→ Fonte:
·····
Monfalcone, il viaggio disperato di due ragazzini afgani aggrappati a un tubo di acciaio sotto al Tir
Sono stati individuati quando il camion ha sostato in un’azienda della zona Schiavetti. Soccorsi e sfamati dalla polizia locale

MONFALCONE In sintesi, la notizia è che due giovani hanno percorso almeno 100 chilometri agganciati sotto a un camion prima di essere intercettati. Poi c’è la storia, dietro a questo viaggio della speranza. Una speranza disperata.
·····
Voci con domande spaziali

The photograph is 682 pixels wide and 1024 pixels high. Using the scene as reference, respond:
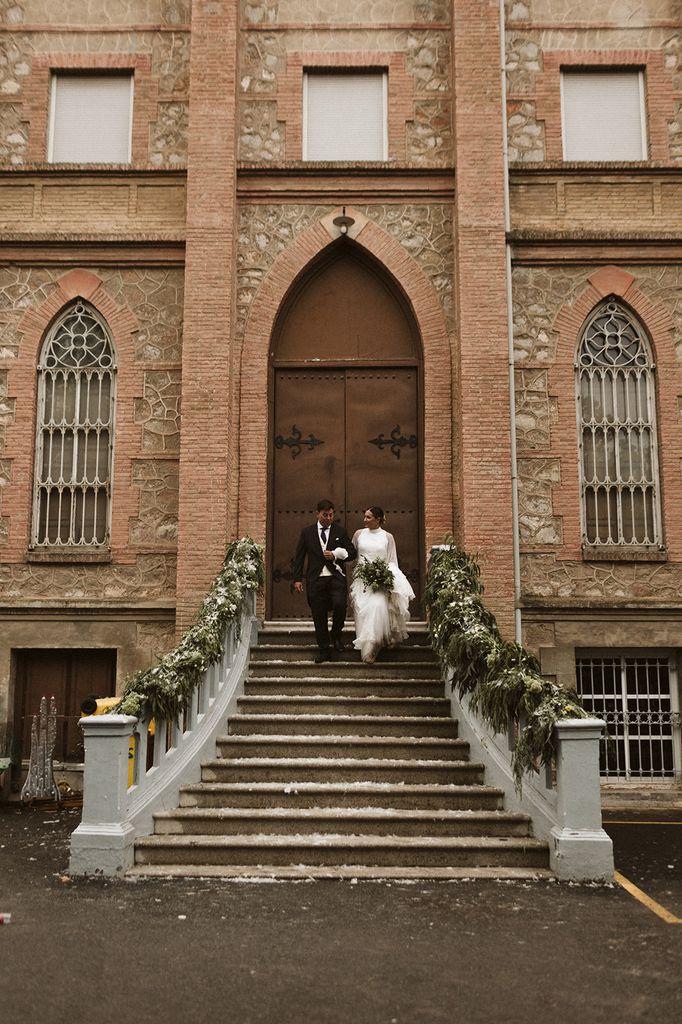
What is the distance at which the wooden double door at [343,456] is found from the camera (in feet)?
44.5

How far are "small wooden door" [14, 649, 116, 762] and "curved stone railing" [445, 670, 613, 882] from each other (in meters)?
6.71

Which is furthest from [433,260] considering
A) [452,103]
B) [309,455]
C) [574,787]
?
[574,787]

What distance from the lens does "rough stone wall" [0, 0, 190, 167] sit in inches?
556

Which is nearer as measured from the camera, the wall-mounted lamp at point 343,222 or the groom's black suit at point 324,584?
the groom's black suit at point 324,584

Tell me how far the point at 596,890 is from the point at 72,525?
8568 millimetres

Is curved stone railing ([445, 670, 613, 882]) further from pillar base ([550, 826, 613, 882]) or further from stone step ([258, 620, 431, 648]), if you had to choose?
Answer: stone step ([258, 620, 431, 648])

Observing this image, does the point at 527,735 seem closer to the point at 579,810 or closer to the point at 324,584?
the point at 579,810

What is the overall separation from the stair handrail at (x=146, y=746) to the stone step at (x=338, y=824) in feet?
1.12

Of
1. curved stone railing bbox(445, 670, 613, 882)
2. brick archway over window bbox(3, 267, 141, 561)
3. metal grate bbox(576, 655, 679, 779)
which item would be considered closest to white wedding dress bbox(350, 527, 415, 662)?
curved stone railing bbox(445, 670, 613, 882)

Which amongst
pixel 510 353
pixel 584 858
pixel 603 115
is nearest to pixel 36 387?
pixel 510 353

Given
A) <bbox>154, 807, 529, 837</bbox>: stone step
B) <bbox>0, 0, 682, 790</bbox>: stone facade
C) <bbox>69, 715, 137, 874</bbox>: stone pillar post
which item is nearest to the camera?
<bbox>69, 715, 137, 874</bbox>: stone pillar post

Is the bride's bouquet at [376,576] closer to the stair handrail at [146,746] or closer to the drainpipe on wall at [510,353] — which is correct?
the stair handrail at [146,746]

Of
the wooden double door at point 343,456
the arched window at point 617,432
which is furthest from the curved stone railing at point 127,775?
the arched window at point 617,432

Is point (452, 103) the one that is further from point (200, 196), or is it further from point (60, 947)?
·····
→ Esercizio da svolgere:
Per favore, prosegui l'articolo sui due ragazzini afgani trovati sotto un camion a Monfalcone, scrivendo il seguito dopo l'ultima frase. Le righe riportate qui non servono a nulla.

→ Risposta all'esercizio:
Cosa hanno visto quegli occhi, che lottano per mezzo pane. Cosa hanno vissuto quei cuori, in fuga da un incubo. Cosa ha mosso quelle quattro mani ad abbracciare un tubo di ferro per viaggiare, sotto il ventre di un tir, dalla Croazia fino a Monfalcone, scivolando per chilometri e chilometri sopra a un asfalto liquido, arroventato, forse non si saprà mai. Almeno non qui e non adesso: l’autorità giudiziaria ha appena avviato le indagini. Lo si può immaginare, però. La morte per un sì o per un no di un amico, un fratello, un genitore. L’unico dramma a rendere plausibile, a chi invece vive in case tiepide e confortevoli, il viaggio della disperazione. La traversata abbarbicati a un camion di due afgani poco più che adolescenti, Amar e Nadir, nomi di fantasia, ritrovati venerdì in zona industriale dalla Polizia locale. Stremati i ragazzi sono poi finiti al comando di via Rosselli, dove gli agenti, mossi da pietà, si sono recati ad acquistare dei tranci di pizza in un negozio del centro per sfamarli dopo ore di privazioni sulla strada.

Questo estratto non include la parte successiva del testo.